NANTUCKET > FALMOUTH > BOSTON: 101 miles driving, 2.5 hours (plus 1-2 hour ferry ride)

As you power up the next morning with a macchiato at Handlebar Cafe, consider avoiding the mass exodus from Nantucket by taking a midday ferry back to Hyannis. You’ll still have time to shop for flowers and artisanal munchies at the Daffodil Festival Bazaar on Main Street (10 a.m. to 2 p.m.), but leaving the island before late afternoon will make for a less hectic return journey. And stepping back onto the mainland doesn’t mean that your blooming weekend is over yet.

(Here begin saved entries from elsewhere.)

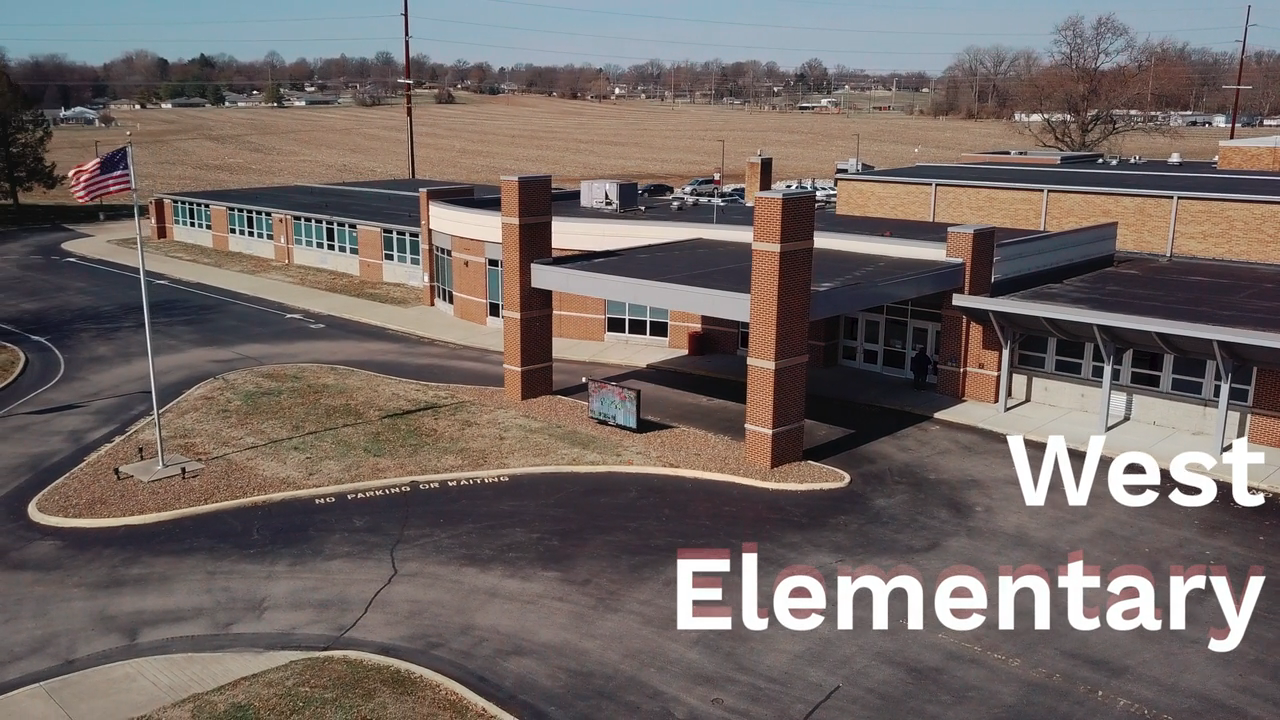

--- FILE ---
content_type: text/html; charset=UTF-8
request_url: https://www.mvschool.org/video/iframe.php?id=we
body_size: 768
content:
<!DOCTYPE html>
<html>
    <head>
        <title>MV</title>
        <meta charset="utf-8">
        <meta name="viewport" content="width=device-width, initial-scale=1">
        <link rel="stylesheet" href="https://cdnjs.cloudflare.com/ajax/libs/uikit/3.2.0/css/uikit.min.css" />
        <script src="https://cdnjs.cloudflare.com/ajax/libs/jquery/3.4.1/jquery.min.js"></script>
        <script src="https://cdnjs.cloudflare.com/ajax/libs/uikit/3.2.0/js/uikit.min.js"></script>
        <script src="https://kit.fontawesome.com/979d0b3523.js" crossorigin="anonymous"></script>
        <style> 
        video { 
					position: absolute;
					top: -25%;
					left: -25%;
					width: 150%;
					height: 150%;

				}

				video {
					position: absolute;
					top: 0;
					bottom: 0;
					right: 0;
					left: 0;
					margin: auto;
					min-height: 50%;
					min-width: 50%;
				}
        </style>
    </head>
    <body>
    <div class="video-container">
			<video id="MVideo" autoplay loop muted playsinline uk-video="autoplay: inview;automute: true" onclick="this.paused? this.play() : this.pause()">
				<source src="https://53cc64fb512a1dbe70b7-51a96095e52d403c5fb7b82c3afe027e.ssl.cf2.rackcdn.com/West_Elementary.mp4" type="video/mp4" />
				<source src="https://53cc64fb512a1dbe70b7-51a96095e52d403c5fb7b82c3afe027e.ssl.cf2.rackcdn.com/West_Elementary.webm" type="video/webm" />
			</video>
		</div>
    <script defer src="https://static.cloudflareinsights.com/beacon.min.js/vcd15cbe7772f49c399c6a5babf22c1241717689176015" integrity="sha512-ZpsOmlRQV6y907TI0dKBHq9Md29nnaEIPlkf84rnaERnq6zvWvPUqr2ft8M1aS28oN72PdrCzSjY4U6VaAw1EQ==" data-cf-beacon='{"version":"2024.11.0","token":"b317793d45cd4f2799569505dc5f6b0a","server_timing":{"name":{"cfCacheStatus":true,"cfEdge":true,"cfExtPri":true,"cfL4":true,"cfOrigin":true,"cfSpeedBrain":true},"location_startswith":null}}' crossorigin="anonymous"></script>
</body>
</html>
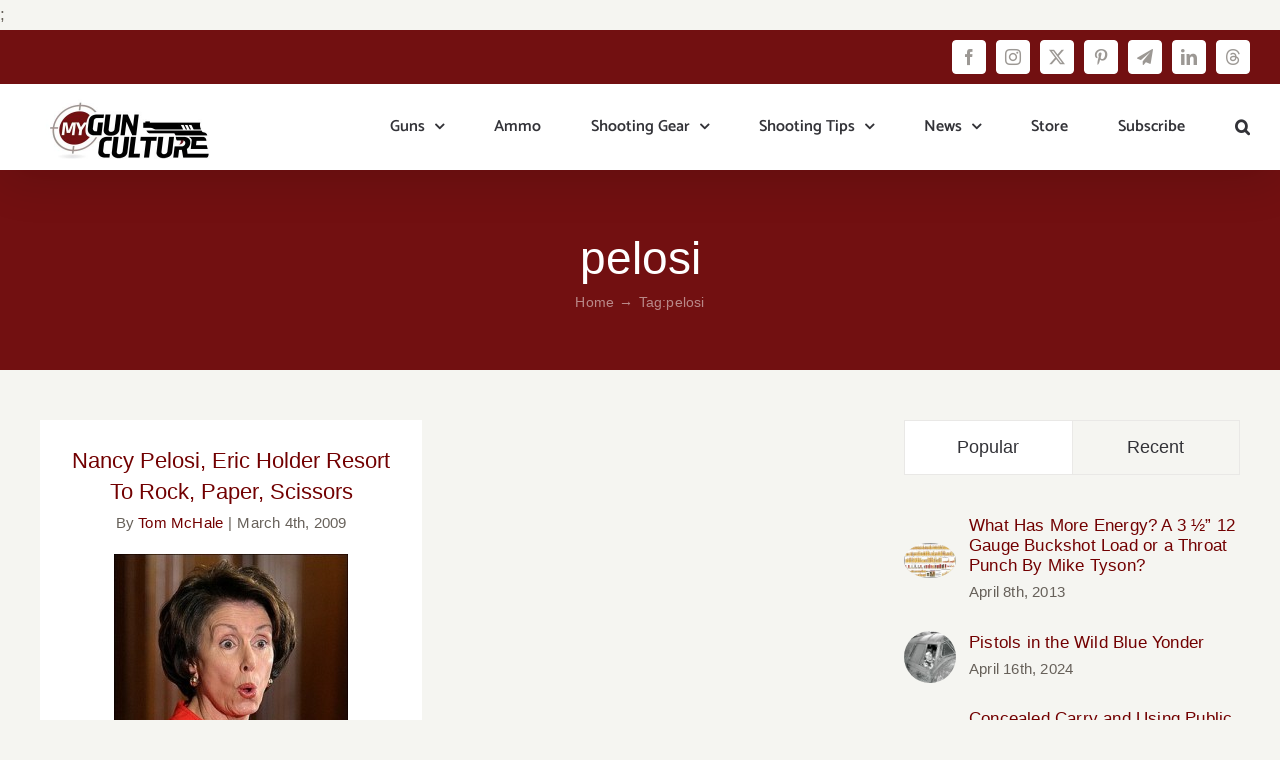

--- FILE ---
content_type: application/javascript
request_url: https://481ac982ea8d49d98968c9ef0cdf86f3.js.ubembed.com/
body_size: 954
content:
(function(s){s.src="https://assets.ubembed.com/universalscript/releases/v0.184.0/bundle.js";s.addEventListener("load",function(){ube.init({"environment":"production","geoData":{"latitude":39.96118,"longitude":-82.99879,"continentCode":"NA","countryCode":"US","regionCode":"OH","city":"columbus"},"ubCode":"481ac982ea8d49d98968c9ef0cdf86f3","matchingRules":[{"embUuid":"ca9c5b0c-05d5-4945-a70c-7c047402d326","version":"c5408529985547d19bb889c7e1a9c4dd","published":{"version":"c5408529985547d19bb889c7e1a9c4dd","status":"current"},"event":{"type":"published","timestamp":1754181924450},"parentVersion":"7378cda188bd455890445cd594f06257","schemaVersion":19,"meta":{"env":"production","creatorUserUuid":"f9d4df89-f6da-4a29-86e6-70084ade015b","originalUrlChoice":""},"ubCode":"481ac982ea8d49d98968c9ef0cdf86f3","clientUuid":"20f8908a-4772-42bb-b65f-146532c514d4","id":"010f47284abf4506985514f2b5369779","rule":{"cookieTargets":{"enabled":false,"rules":[]},"urlTargets":{"rules":[{"type":"everywhere","visibility":"show","value":""},{"type":"homepage","visibility":"show","value":""}],"domain":"mygunculture.com"},"geoTargets":{"enabled":false,"rules":[]},"scheduling":{"enabled":false,"startTime":0,"endTime":0},"referrerTargets":{"enabled":false,"rules":[]},"trigger":{"name":"timed","parameters":[{"name":"delay","value":"5"}]},"variants":[{"weight":1,"letter":"a","trackingId":"adde22bae1a649fbb29e1e7d27f866f8","dimensions":{"mobile":{"width":320,"height":496},"desktopEnabled":true,"desktop":{"width":760,"height":496},"mobileEnabled":true},"display":{"name":"overlay"}}],"integrations":{"googleAnalytics":{"enabled":false,"customEventLabel":"","appendVariant":false}},"frequency":{"name":"visitFrequency","parameters":[{"name":"visitFrequency","value":"2"}]}},"type":"embeddable"}]});});document.head.appendChild(s);})(document.createElement("script"));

From Hyannis port, drive 20 minutes west to the Trustees’ Lowell Holly Reservation and experience another dimension of Cape Cod flora as you admire rhododendrons, mountain laurel, and American Holly trees from wandering paths. Continue southwest to Falmouth for another 25 minutes and lose yourself amid 400 acres of gardens and conservation lands at Highfield Hall and Gardens, a restored Victorian estate once inhabited by Boston blue-bloods. And bear in mind, April isn’t just the dawn of flower season along the Cape. In several locales, it marks the return of fried clam season too. So grab a heaping order of the crispy golden whole bellied morsels from Seafood Sam’s, take your lunch to the quiet sands of Old Silver Beach, and as you munch away, imagine the sunburnt hordes that will follow in your footsteps in June.